▶ Your objective
Repeat, without any change, the entries presented below.

Recorded data

___

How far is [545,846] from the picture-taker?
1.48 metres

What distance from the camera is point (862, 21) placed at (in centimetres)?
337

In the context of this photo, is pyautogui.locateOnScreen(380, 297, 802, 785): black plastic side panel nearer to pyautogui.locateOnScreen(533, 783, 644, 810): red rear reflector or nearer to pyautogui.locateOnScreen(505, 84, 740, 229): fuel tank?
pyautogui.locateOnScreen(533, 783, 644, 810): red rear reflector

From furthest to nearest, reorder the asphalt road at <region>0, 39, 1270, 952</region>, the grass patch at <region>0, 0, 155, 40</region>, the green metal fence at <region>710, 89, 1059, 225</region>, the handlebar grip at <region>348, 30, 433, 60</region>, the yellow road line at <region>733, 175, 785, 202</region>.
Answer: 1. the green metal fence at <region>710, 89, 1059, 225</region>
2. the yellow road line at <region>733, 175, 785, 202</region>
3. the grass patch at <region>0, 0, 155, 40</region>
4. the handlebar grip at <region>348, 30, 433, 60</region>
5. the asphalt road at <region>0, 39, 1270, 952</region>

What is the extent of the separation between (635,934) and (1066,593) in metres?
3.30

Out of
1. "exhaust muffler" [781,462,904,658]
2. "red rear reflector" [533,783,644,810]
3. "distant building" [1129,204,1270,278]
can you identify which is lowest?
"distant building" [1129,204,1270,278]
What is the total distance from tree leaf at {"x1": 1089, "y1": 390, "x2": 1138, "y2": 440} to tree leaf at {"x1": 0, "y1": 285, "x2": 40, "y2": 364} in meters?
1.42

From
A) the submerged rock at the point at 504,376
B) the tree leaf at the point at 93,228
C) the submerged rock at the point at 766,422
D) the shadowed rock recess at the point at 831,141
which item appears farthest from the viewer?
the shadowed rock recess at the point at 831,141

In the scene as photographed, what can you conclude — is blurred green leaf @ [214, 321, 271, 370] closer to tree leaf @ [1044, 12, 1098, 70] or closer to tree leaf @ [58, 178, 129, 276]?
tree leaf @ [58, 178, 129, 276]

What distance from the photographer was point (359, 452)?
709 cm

___

▶ The output
How far is [545,846] from the picture-taker?
1.48 metres

What distance from the camera is point (862, 21) placed at (in centimetres)?
337

In the context of this photo, is pyautogui.locateOnScreen(380, 297, 802, 785): black plastic side panel nearer to pyautogui.locateOnScreen(533, 783, 644, 810): red rear reflector or nearer to pyautogui.locateOnScreen(505, 84, 740, 229): fuel tank?
pyautogui.locateOnScreen(533, 783, 644, 810): red rear reflector

From furthest to nearest, reorder the asphalt road at <region>0, 39, 1270, 952</region>, the grass patch at <region>0, 0, 155, 40</region>, the green metal fence at <region>710, 89, 1059, 225</region>, the handlebar grip at <region>348, 30, 433, 60</region>, the yellow road line at <region>733, 175, 785, 202</region>.
Answer: 1. the green metal fence at <region>710, 89, 1059, 225</region>
2. the yellow road line at <region>733, 175, 785, 202</region>
3. the grass patch at <region>0, 0, 155, 40</region>
4. the handlebar grip at <region>348, 30, 433, 60</region>
5. the asphalt road at <region>0, 39, 1270, 952</region>

What is the extent of the separation between (635,934) and (1066,593) in metres?
3.30

Out of
1. "exhaust muffler" [781,462,904,658]
2. "red rear reflector" [533,783,644,810]
3. "distant building" [1129,204,1270,278]
can you identify which is lowest?
"distant building" [1129,204,1270,278]
What is the total distance from tree leaf at {"x1": 1089, "y1": 390, "x2": 1138, "y2": 440} to tree leaf at {"x1": 0, "y1": 285, "x2": 40, "y2": 364} in meters?
1.42

From
A) the submerged rock at the point at 504,376
B) the tree leaf at the point at 93,228
C) the submerged rock at the point at 766,422
D) the shadowed rock recess at the point at 831,141
which item appears farthest from the viewer?
the shadowed rock recess at the point at 831,141

In the scene as photographed, what can you conclude — is blurred green leaf @ [214, 321, 271, 370] closer to tree leaf @ [1044, 12, 1098, 70] or closer to tree leaf @ [58, 178, 129, 276]?
tree leaf @ [58, 178, 129, 276]

What distance from the photographer was point (359, 452)?
709 cm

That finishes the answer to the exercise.